Seeking to improve the practicality of optical neural networks that use wavelength division multiplexing, a research team developed a structure called multiplexed neuron sets and a corresponding backpropagation training algorithm. Using these, they were able to reduce the size of the network and thus improve energy efficiency by a factor of 10 while achieving performance comparable to that of a traditional optical neural network trained with a traditional algorithm. Their research was published Feb. 20, 2024 in Intelligent Computing, a Science Partner Journal.

Optical neural networks are much more energy-efficient than conventional artificial neural networks, which require massive amounts of computational power and thus consume large amounts of energy.  However, crosstalk between channels decreases performance in optical systems that use wavelength division multiplexing for parallelization.

Wavelength division multiplexing is a method for transmitting more information through the same connection at the same time using signals of different wavelengths. These different wavelengths are different signal channels. Previously, combinations of channels have been used for performing vector-matrix multiplication for optical neural networks. In this research, multiplexed neuron sets are being used to compress the summation and nonlinear activation functions belonging to multiple neurons. The functions of the set of neurons are encoded on different signal channels and can thus be implemented by a nonlinear optical device with inputs of multiple wavelengths, and a network of multiple layers can be built using a series of these optical devices.

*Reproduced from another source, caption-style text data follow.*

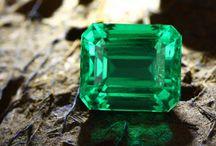 Bijoux en Émeraudes / Découvrez de superbes bijoux pour homme et pour femme sertis de véritables Emeraudes aux meilleurs prix.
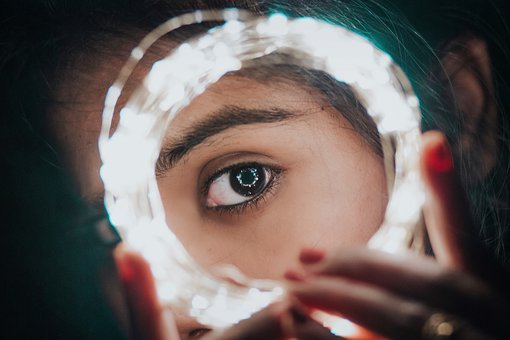 femme-miroir-oeil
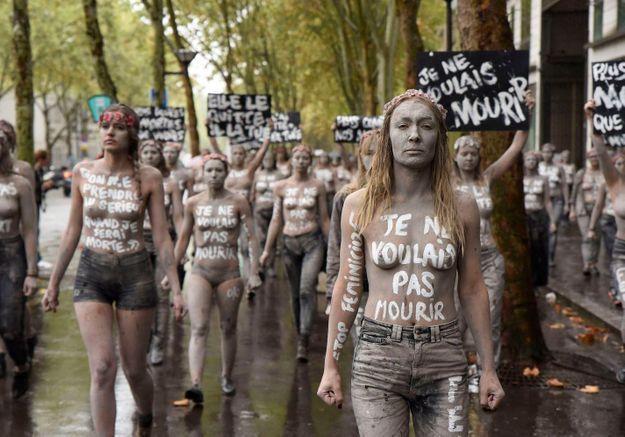 « Je ne voulais pas mourir » : les Femen se déguisent en zombies pour dénoncer les féminicides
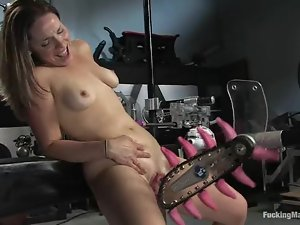 Big booty Frankie gets drilled by fucking machines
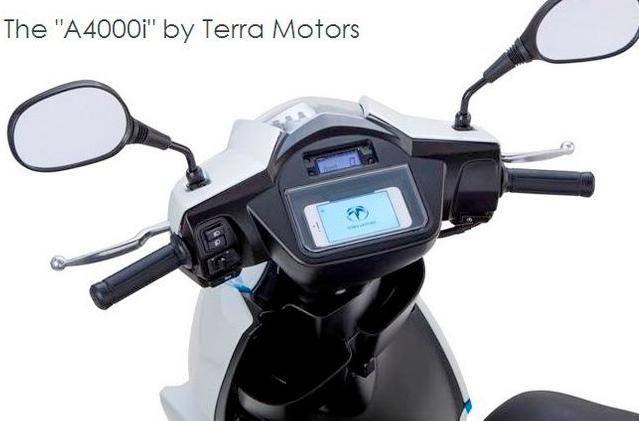 A4000i di Terra Motors, lo smart scooter con il dock iPhone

Unfortunately, signals in adjacent channels still interfere with each other, resulting in noisy signals. To reduce this interchannel crosstalk and the resulting potential for computation errors, a new backpropagation training algorithm that takes crosstalk into consideration was designed.

Performance was assessed for the multiplexed neuron set architecture with the new backpropagation algorithm using classification tasks with handwritten digits and fashion images. The new method was found to have a greater performance advantage when the amount of multiplexing increases. Similarly, theoretical analysis of power consumption showed that a multiplexed neuron set implementation of a network has a greater efficiency advantage when the amount of multiplexing increases.

The researchers implemented their method using semiconductor optical amplifiers, which are commercially mature devices, but their work is “demonstrated at a highly abstract level” and thus is relevant for other photonic devices with similar characteristics, as well as for AI-assisted optical signal processing with interchannel crosstalk.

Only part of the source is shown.